I imported the whole PLS dictionary /home/liberty/200905/voxDE20090209.xml into the active vocabulary. This feature had been added to simon a few weeks ago:
“simon can now import dictionaries to the active lexicon.”
You know that my next goal is to hit the 1000 words mark. 1000 words should be recognized by simon. At the moment, I have major recognition problems. simon isn’t very responsive. It recognizes e.g. the word “abnahmen”, but when I dictate other words (that are of course part of the active vocabulary and had been successfully trained by me), simon doesn’t react. Maybe it is something with the confidence score? Or maybe while playing with sam the speech model has been changed?
Well, the active vocabulary now contains more than 8000 words. When I dictate, simon now recognizes words that I never had trained. And of course, it recognizes the wrong words. So I will have to do figure out how to adjust the speech model.
For example, I could record with Audacity lots of single words (not utterances because I find it difficult to define an appropriate grammar), and choose the Export Multiple... function. I am using Audacity in combination with my external USB sound card. This sound card only works with 22050 hertz, not with 16000 hertz under Ubuntu. This is the reason why I am using my on board sound card when dictating into simon directly (= recognition) or when recording words with simon (= training).
It is a bit complicated to explain. I prefer Audacity for recording because it allows me to record lots of training samples in a short amount of time. So if I record with Audacity in 22050 hertz, I have to resample the wav files with sox. I tested the command from the Sphinx guide. The following command allowed me to transform a 22050 hertz file successfully into 16000 hertz:
$ sox de27-02.wav -r 16000 -c 1 -s de27-02-test.wav
With Audacity, I could record all 8000 words that are now in my active vocabulary. Let’s say in packages of 100 words. Two years ago, Audacity allowed me to export just about 30 wav files at a time otherwise the application would crash. I will have to test the current version of Audacity. Probably, this issue has been fixed.
My main concern is that the words of my dictionary are often very similar. Here is an example:
DUTZEND [Dutzend] d U ts @ n t
DUTZEND [Dutzend] d U ts n= t
DUTZENDE [Dutzende] d U ts @ n d @
DUTZENDE [Dutzende] d U ts n= d @
DUTZENDEN [Dutzenden] d U ts @ n d @ n
DUTZENDEN [Dutzenden] d U ts n= d @ n
DUTZENDEN [Dutzenden] d U ts n= d n=
DUTZENDS [Dutzends] d U ts n= ts
Eight entries that are very similar. I think that this is very hard to train successfully. I will have to find out how I can achive my 1000 words goal. Maybe I should reduce the size of the active vocabulary from 8000 words to 1000 words? The result would be that I could use a set of words that aren’t too similar, and thus I would get better recognition results.
And I could sort out short words. Short words are harder to recognize than long words. It is a trick to only train long words, and to leave out the short ones.
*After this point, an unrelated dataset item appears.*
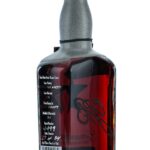 Garrison Brothers Texas Straight Bourbon Whiskey Single Barrel Select Barrel #1 (photo 2)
I am interested in the following function:
“simon can now import prompts files through the import training data wizard.”
This is a very interesting function for me. I have recorded lots of utterances. They could be imported into simon. But I have one problem: I didn’t define an appropriate grammar. I could use a grammar that uses just one category of words (e.g. all words are marked as noun, it doesn’t matter what they really are; they can be adverbs, adjectives, verbs, etc.). So this could be the way to go.
I think that the 1000 mark goal could be hit with the present vocabulary of 8000 words. Julius allows 20.000 words dictation. So 1000 words is a reasonable goal. When I have reached that goal, I will have to think about the following question: How can I hit the 10.000 words mark? First, I need a bigger lexicon. I don’t want to use BOMP since it would be necessary to write them an email. I prefer to stick to free dictionaries.
Another solution could be that I switch from the German PLS dictionary to the English Voxforge dictionary. I could do the testing in English.